El Gobierno húngaro ha implementado un tope en los precios de la gasolina y el diésel, en respuesta a las recientes alzas provocadas por la guerra en Oriente Medio y la interrupción del suministro de petróleo ruso a través de Ucrania. A partir de este martes, el precio máximo se ha establecido en 1,54 euros por litro para la gasolina 95 y 1,59 euros para el diésel.
Además de fijar estos precios, el Ministerio de Economía anunció la prohibición de la exportación de combustible, medida que busca asegurar el abastecimiento interno. Es importante destacar que estos límites de precios se aplicarán exclusivamente a los vehículos con matrícula y permisos húngaros, lo que implica que en las estaciones de servicio se exhibirán dos precios diferentes, y serán los empleados quienes verifiquen la elegibilidad para el 'precio protegido'.

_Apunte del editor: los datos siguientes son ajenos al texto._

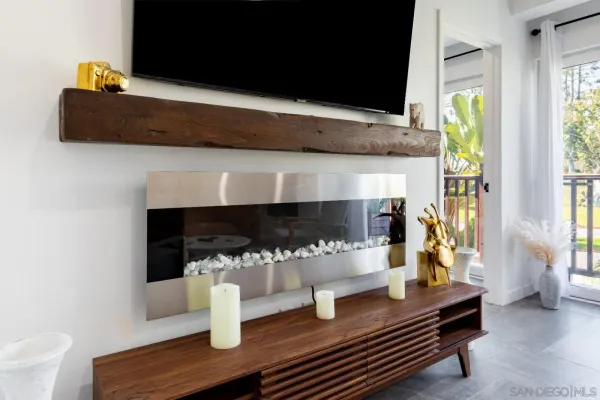 $950,000 | 2003 Costa Del Mar Road, Unit 671, Carlsbad, CA 92009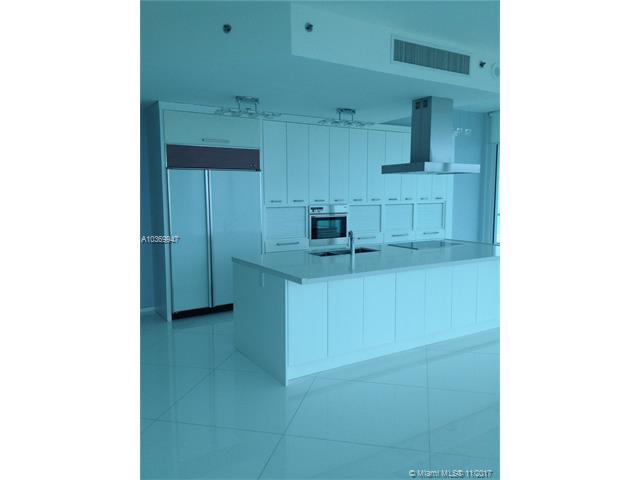 100 Pointe Dr - Photo 1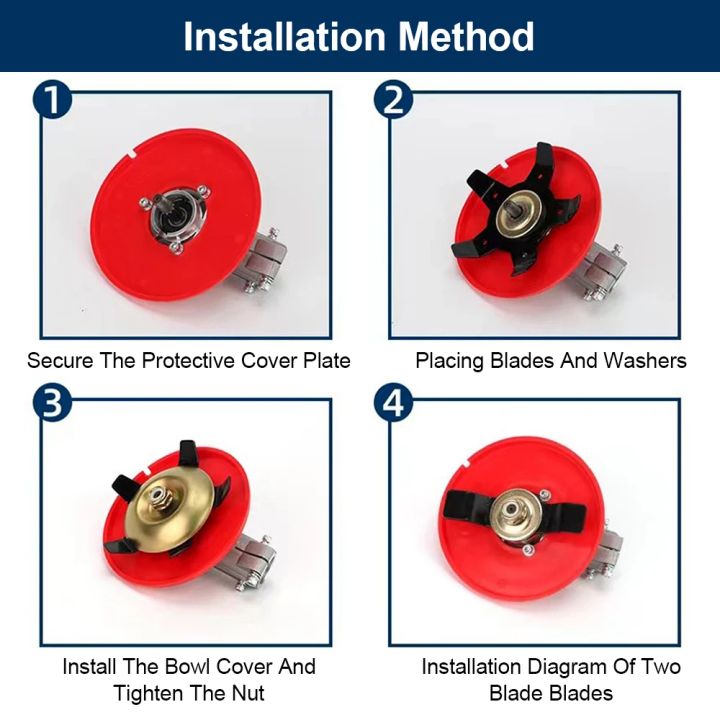 Dual-use%20Weeding%20Blade%20Cutters%20Disc%20Multi-functional%20Weeder%20Plate%20Lawn%20Mower%20Trimmers%202/5%20Teeth%20Blades%20Hedge%20Grass%20Trimmer%20Head%20-%20Image%206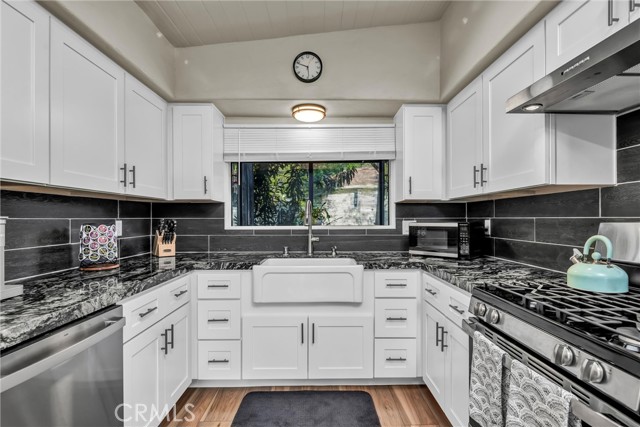 18222 Tigerwood Court, Hidden Valley Lake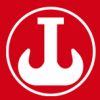 thumb_hueffermann-logo thumb_hueffermann-logo
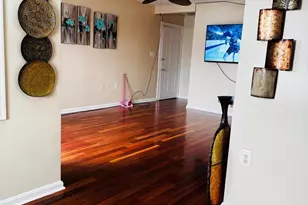 118 Westwick Ct, Sterling, VA 20165 - Photo 6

En un esfuerzo adicional para gestionar la crisis, el Gobierno húngaro ha decidido liberar las reservas estratégicas de combustible por un periodo de 45 días. Esto es crucial, dado que el país depende en gran medida del petróleo ruso y, tras los daños sufridos por el oleoducto Druzhba a finales de enero, el Ejecutivo de Orbán ha señalado a Kiev por no reanudar el tránsito por razones políticas.